Andalusian Sufi Songs
The sacred poetry from Andalusia
From Ibn Arabi to Abu Madyan sufi poets
Now I am called the Shepherd of the desert gazelles
Now I am a Christian monk
Now a Zoroastrian
The beloved is three, yet one.
Just as the three are in reality one.
- Ibn AL Arabi
Zainab Afilal is today the new voice of Andalusian music from the city of Tetouan,one of the centres of historical andalusian music in Maghreb.
She will come with AYHAM AYESH, Qanoun, (Palestine) and Rajasthani musicians will be joining her during her performance.
From the eighth to the fifteenth century, Arabs occupied and controlled much of southern Spain, establishing the Muslim-ruled empire known as al-Andalus, or Andalusia. Regarded by many as a golden age of tolerance and cultural exchange, these eight centuries were a time when Christians, Jews and Muslims lived together in an atmosphere of intellectual and cultural symbiosis despite the existence of political tensions and religious differences. Complex social and class structures allowed religions and races to coexist peaceably on social, professional, and political levels, even to intermarry with relative ease. In Andalusia, the Arab East met the European West and each contributed to the other in culture, science, mathematics, philosophy, and the arts.

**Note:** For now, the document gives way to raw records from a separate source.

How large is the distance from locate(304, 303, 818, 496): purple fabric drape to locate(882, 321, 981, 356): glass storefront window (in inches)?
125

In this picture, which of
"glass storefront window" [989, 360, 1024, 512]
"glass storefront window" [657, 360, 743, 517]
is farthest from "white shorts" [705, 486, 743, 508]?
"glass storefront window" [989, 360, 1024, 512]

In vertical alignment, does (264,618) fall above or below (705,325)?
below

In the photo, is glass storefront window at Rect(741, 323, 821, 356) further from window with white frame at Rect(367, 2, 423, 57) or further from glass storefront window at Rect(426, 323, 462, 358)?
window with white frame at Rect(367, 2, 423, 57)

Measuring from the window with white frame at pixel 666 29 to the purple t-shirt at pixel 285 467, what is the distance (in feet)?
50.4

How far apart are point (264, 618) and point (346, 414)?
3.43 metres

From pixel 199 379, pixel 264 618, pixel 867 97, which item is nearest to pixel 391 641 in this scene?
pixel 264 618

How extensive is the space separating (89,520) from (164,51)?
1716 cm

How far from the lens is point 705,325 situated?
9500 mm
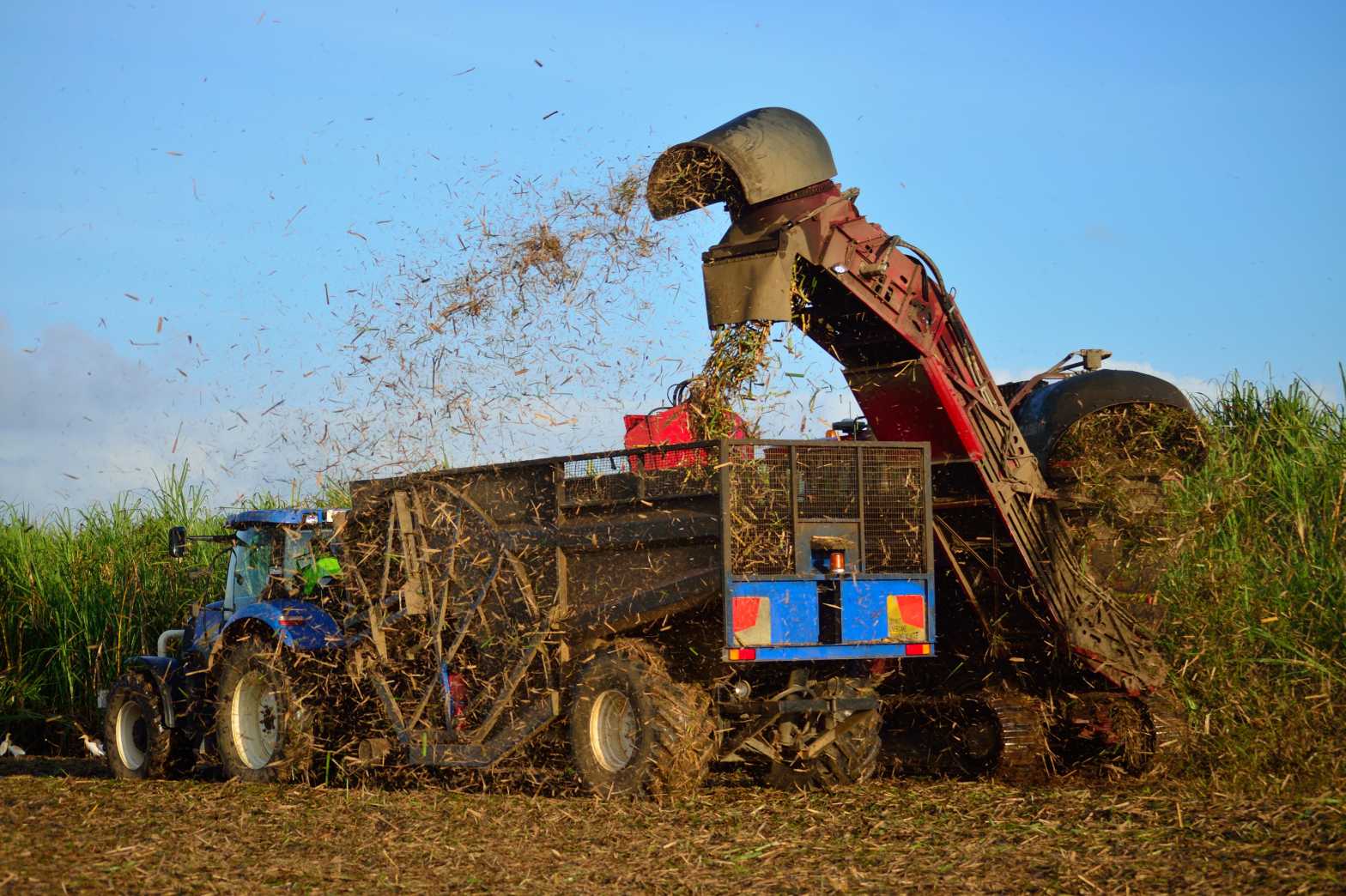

The music of al-Andalus has a rich and colorful history, and many traces of this music are still present in modern Arabic musical forms. Most of the musical traditions from Andalusia were brought to the Maghreb, or North Africa, when the Arabs were forced out of Spain with the fall of Granada in 1492. Today, vestiges of Andalusian musical developments can be found across much of the Arab world as a result of musical schools settling in different isolated environments subject to local influences. The musical history of Andalusia begins in Cordoba in 822, when a young Persian freedman from Baghdad named Abu al-Hasan ‘Ali ibn Nafi’ (789-857), popularly known as Ziryab (“blackbird”) arrived from Baghdad. Ziryab was first known for his musical endeavors in the Abbasid court as a student and faithful disciple of the famed ūd player, Ishaq al-Mawsili. All accounts state that his musical excellence was equal to and may have even surpassed that of his teacher, and that he left Baghdad to fulfill his own ambitions.